_INSTRUCTION_
Retype the part of the air compressor thread below starting with "Again, I would" and going on through "(Mar 5, 2019)". Keep every word and mark unchanged.

_TEXT SHOWN_
# portable 10 CFM 220 volt air compressor



## mechanic (Sep 13, 2018)

Does anyone on this forum have knowledge of good portable 30 gallon air compressor that would make a good shop air compressor. I had to move a 60 gallon air compressor sometime ago and what a job. I was by myself for the most part and almost lost it on the shop floor. I have never forgotten that experience. I need to get one for air to run a few air tools and to keep mower tires aired up and just doing maintenance to small equipment weedeater, chainsaw etc.. Is there anything like this out there besides these over weight monsters that can break your back moving them


----------



## elina (Feb 26, 2020)

You may search on Google with your queries. I would like to say, read some good review on portable air compressor and match as your require then go for buying it.


----------



## elina (Feb 26, 2020)

Again, I would like to share these websites as a references. They had too many good reviews on their website. I hope it will help you.
1. bestofmachinery
2. healthyhandyman.com
3. portable air compressor


----------



## stevon (Mar 5, 2019)

Mechanic,

Cambel Hausefield claims to sell one https://www.amazon.com/dp/B00081AKME?tag=needhome1-20&th=1 The problem I see with this one is that it is not designed to provide 10+ CFM constantly. If using this compressor for that purpose it would run close to 100% duty cycle and excess water would be condensed in the air output and the motor thermal overload would eventually trip.
I remember a contractor compressor made 40 years ago by Emglo (Jenny) that was made to run constantly with an adjustable pilot valve. The idea is that the pump fan and motor would keep turning and cooling under no load then kick in when air pressure was demanded cycling between pumping air under load and no air while idling (cooling). I don't know if they make such a model now. Of course you can add your own pilot valve to get this feature.

Stephen



mechanic said:


> Does anyone on this forum have knowledge of good portable 30 gallon air compressor that would make a good shop air compressor. I had to move a 60 gallon air compressor sometime ago and what a job. I was by myself for the most part and almost lost it on the shop floor. I have never forgotten that experience. I need to get one for air to run a few air tools and to keep mower tires aired up and just doing maintenance to small equipment weedeater, chainsaw etc.. Is there anything like this out there besides these over weight monsters that can break your back moving them


----------

_STORED DATA_
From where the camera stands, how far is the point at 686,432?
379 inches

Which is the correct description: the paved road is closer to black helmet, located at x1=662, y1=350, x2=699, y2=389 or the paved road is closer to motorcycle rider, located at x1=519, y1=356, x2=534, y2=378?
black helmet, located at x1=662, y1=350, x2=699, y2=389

_TASK OUTPUT_
Again, I would like to share these websites as a references. They had too many good reviews on their website. I hope it will help you.
1. bestofmachinery
2. healthyhandyman.com
3. portable air compressor


----------



## stevon (Mar 5, 2019)